I am trying to make a simple tool that requires some lookup on a fixed key-value dataset, so I try to lazily throw all data to a hashmap in the header file:

/** main.h */
#include <unordered_map>
#include <cstdint>
using namespace std;

const unordered_map<uint64_t, const char * const> test = {
    {0xDEADC0DE, "Some short text less than 50 characters"},
    // 46K rows of data
};

I haven't implemented anything yet, but just including this header file is enough to crash the compiler.

main.cpp

/** main.cpp */
#include <iostream>
#include "main.h"

int main() {
    return 0;
}

After maxing out a CPU core for 5 minutes, the g++ (cc1plus) eats up all 32GB of RAM and crashes. I know a large header could impact compiling performance but I did not expect it to exhaust resources and fail. How does it use up 32GB RAM when the size of the header file is only 1.9 MB? Could someone please help explain the problem in my case?

The version I am using is g++ (GCC) 13.2.1 20230801, with the command /usr/bin/g++ -O3 -DNDEBUG -o CMakeFiles/main.cpp.o -c /home/foo/main.cpp

Update

I also did some experiments with different sizes of map:

Element Number Build Time
10 00:00:01.043
100 00:00:01.187
1000 00:00:05.225
2000 00:00:10.200
5000 00:00:25.604
10000 00:00:52.208
20000 00:01:48.090

Update

The problem is solved by disabling compiler optimization. I am using the VS Code CMake extension and the Release profile adds -O3 to the g++ argument. Removing this allows the project (46K rows) to be compiled in 6 seconds. The compiler must be trying hard to cast some optimization magic that unfortunately goes wrong.

1

There are 1 best solutions below

2
Chukwujiobi Canon On

The large header file is killing your performance. Don’t bully your compiler!

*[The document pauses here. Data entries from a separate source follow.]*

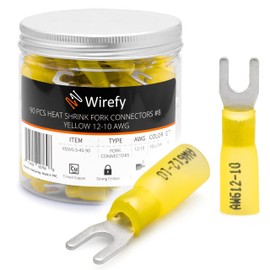 Wirefy Heat Shrink Fork Connectors #8 - Marine Grade Fork Terminals - Spade Fork Wire Connectors - Yellow 12-10 Gauge 90 PCS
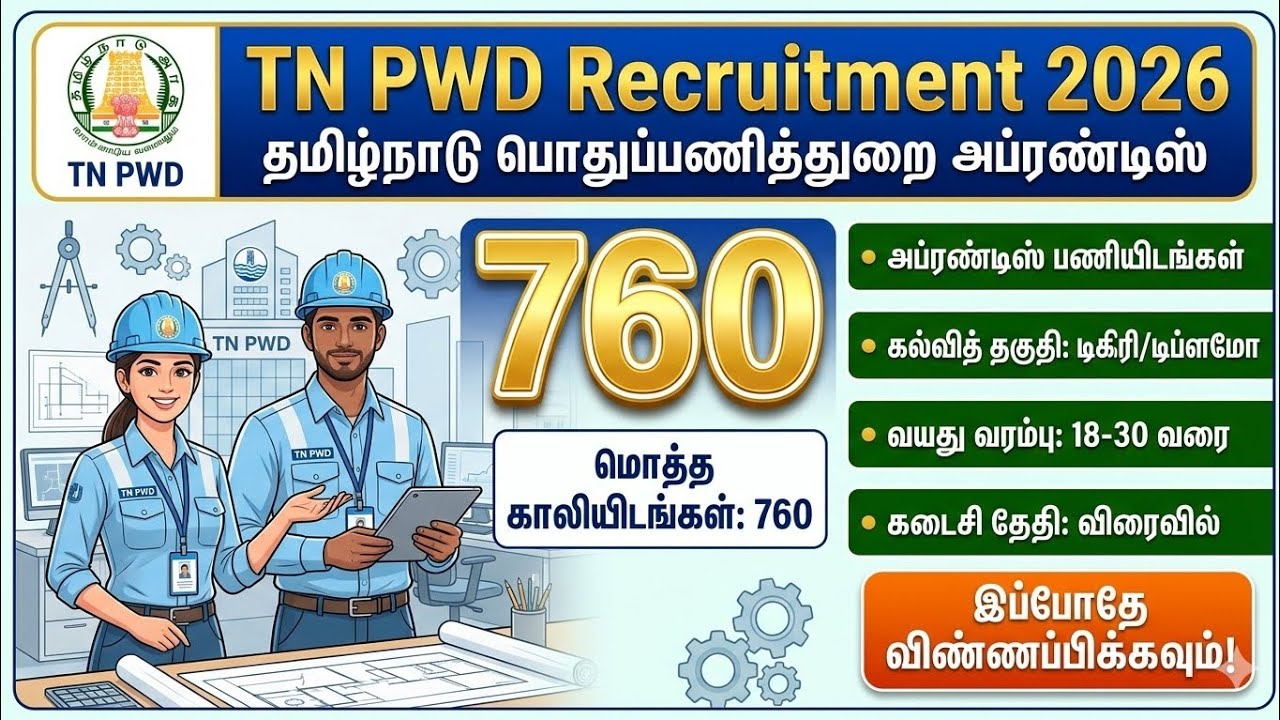 TN PWD Recruitment 2026 | 760 Apprentice Jobs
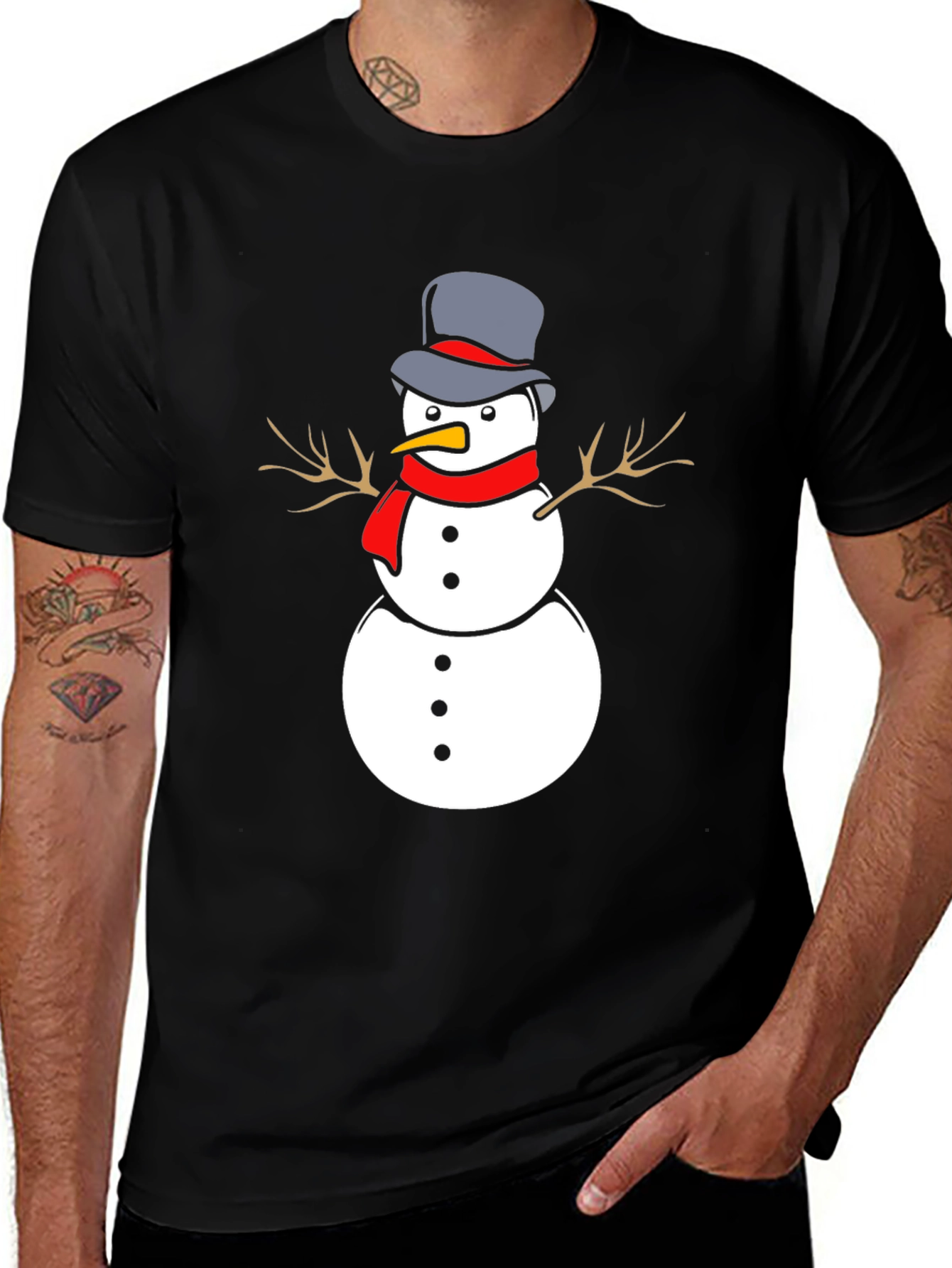 Variant 11 of Snowman Graphic Tee - Festive Holiday Shirt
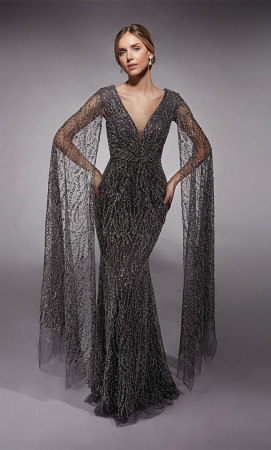 Alyce Paris 27725 Sequin Gown with Sheer Sleeve Drapes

Imagine includeing <main.h> —which as you say has over forty-six thousand (46000 + 1) elements— in every source file that needs it. That would mean you duplicate the large object test everywhere you include it and your compiler is forced to preprocess the header and compile it everywhere it is included. This is bad! really bad!!

Like I mentioned in my comment, this object test should be in a translation unit, should have static storage duration and should have external linkage. This is so that it will be compiled once, will live till program termination and can be made available in other translation units by using the extern keyword to refer to it.

test.cpp

#include <unordered_map>
#include <cstdint>

const std::unordered_map<uint64_t, const char* const> test {
    {0xDEADC0DE, "Some short text less than 50 characters"},
    /* 46K rows of data */
};

main.cpp

#include <iostream>
#include <unordered_map>
#include <cstdint>

extern const std::unordered_map<uint64_t, const char* const> test;

int main() {
    std::cout << test[0xDEADC0DE] << '\n';
    return 0;
};

Anywhere you want to use test, simply declare it extern and you will be referring to the same object in static storage. This way, you will avoid copying test and also save some compilation costs.